I spent Thursday and Friday at a pan european workshop which by its nature was technical and research orientated, part of the workshop consisted of each of the member countries giving a 15 to 20 min presentation. The slide count for the 9 presentations was 9, 12, 16, 19, 21, 22, 24, and a mind numbing 67 ( this particular presentation also used a blue background with white, light blue and red text, which meant that the red couldnt be seen on the projection screen)

A few of the presentations used excel tables which couldnt be seen as they were too small. Most used weird and wonderful animation. Some just read directly from the screen (yea, thanks I can read) and 1 managed to get 118 words (I counted I was that bored ) on a single slide along with a title in large font.

As for me (using my new found MT skills), well my 20 min presentation had no animation, no fancy fonts and black text on an off white background. Each slide consisted of bullet points and I used a total of 5 slides.

All of the presenters sat during their presentations, I stood.

I wonder why I got complimented and the insistance that I attend the next workshop in May. Thanks Mike and Mark

trandell's picture

It really depends on how deep the topic is, but I agree that 150+ sounds like this fellow is an awful information designer. A training *might* be able to get away with that if the intention is for the audience to walk away with an electronic or printed copy to begin with and not to read 150+ slides.

The key is to keep your slide count as low as possible (duh!). Keep asking yourself questions like "What would happen if I took this slide out?", "Can I combine any slides?". I abhor PowerPoint as it is forcing the cannibalization of language by making it acceptable to write in sentence fragments and incomplete thoughts, but we're stuck with this evil, so do your best with it.

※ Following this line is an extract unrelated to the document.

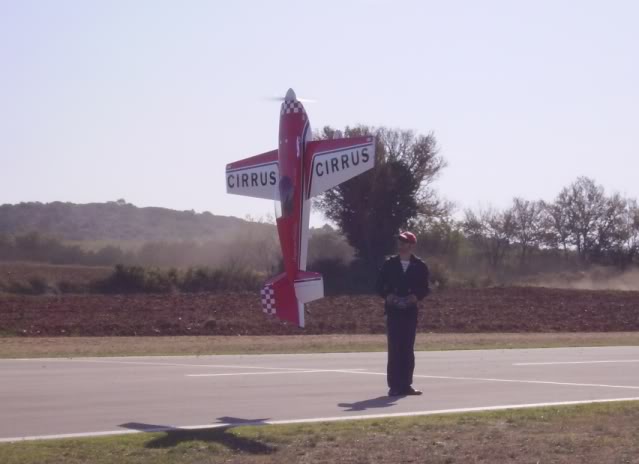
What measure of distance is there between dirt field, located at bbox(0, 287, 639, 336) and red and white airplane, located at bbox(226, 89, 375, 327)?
20013 mm

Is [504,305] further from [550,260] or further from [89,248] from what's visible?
[550,260]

If you want to read an interesting take on how PowerPoint is ruining our language, read Edward Tufte's "The Cognitive Style of PowerPoint: Pitching Out Corrupts Within".

Here are couple more references to check out on writing and thinking clearly.

http://www.ai.uga.edu/mc/WriteThinkLearn_files/frame.htm
http://grcpublishing.grc.nasa.gov/editing/vidcover.cfm
https://mit.imoat.net/handbook/

aspiringceo's picture

Thanks for the links. I have to write a paper on my project in the next few months and the links will help me a lot.

Edmund

rwwh's picture
Licensee BadgeTraining Badge

The question is not really whether the 150 slides all contain usable information (they might), but whether the audience could retain anything.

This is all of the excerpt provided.